**About this exercise**.
In the passage on the Sinai covenant, rewrite the paragraph beginning "But though the covenant of Sinai" as a shorter summary that keeps its main points.

**Study text**.
But though the covenant of Sinai is thus "done away in Christ ", it is not done away in the sense of abolishing the excellent rules of action which that covenant enjoined. The new law in Christ, which believers come under, revives those rules in a stronger and more efficient form. Paul is very clear on this point, in which he is supported by the highest demands of reason. He enquires, "Shall we sin (that is, shall we do the things that the law forbids), because we are not under the law, but under grace?" (Rom. 6:15). He meets the suggestion with an emphatic "God forbid". "Being made free from sin, ye became the servants of righteousness" (verse 18). The new form of God's wisdom in Christ is that "the righteousness of the law might be fulfilled in us, who walk not after the flesh, but after the spirit" (Rom. 8:4). The meaning of this is practical, and not mystical and ceremonial as some people make it. Paul interprets for us thus:"... Love one another: for he that loveth another hath fulfilled the law. For this (the ten commandments), Thou shalt not commit adultery, thou shalt not kill, thou shalt not steal, thou shalt not bear false witness, thou shalt not covet; and if there be any other commandment, it is briefly comprehended in this saying, namely, Thou shalt love thy neighbour as thyself. Love worketh no ill to his neighbour: therefore love is the fulfilling of the law" (Rom. 13:8-10).

**The data**.

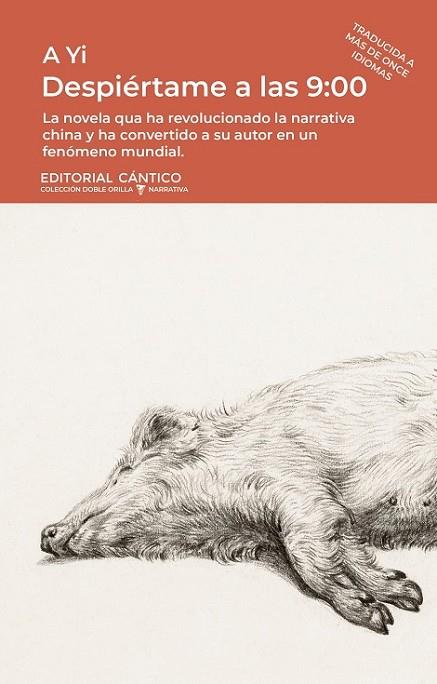 DESPIÉRTAME A LAS 9:00 | 9788419387608 | A YI | Llibres Parcir | Llibreria Parcir | Llibreria online de Manresa | Comprar llibres en català i castellà online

**Exercise solution**.
Although the Sinai covenant is "done away in Christ," its good rules of action are not abolished. The new law in Christ revives them in a stronger, more effective form. Paul, supported by reason, asks whether believers should sin because they are under grace rather than law (Rom. 6:15). He answers "God forbid" and says that those made free from sin became servants of righteousness (verse 18). God's purpose in Christ is that the righteousness of the law be fulfilled in those who walk after the spirit rather than the flesh (Rom. 8:4). This meaning is practical, not mystical or ceremonial. Paul explains that love fulfills the law. The commandments against adultery, killing, stealing, false witness and coveting, along with any other commandment, are summed up in "Thou shalt love thy neighbour as thyself," because love does no ill to a neighbor (Rom. 13:8-10).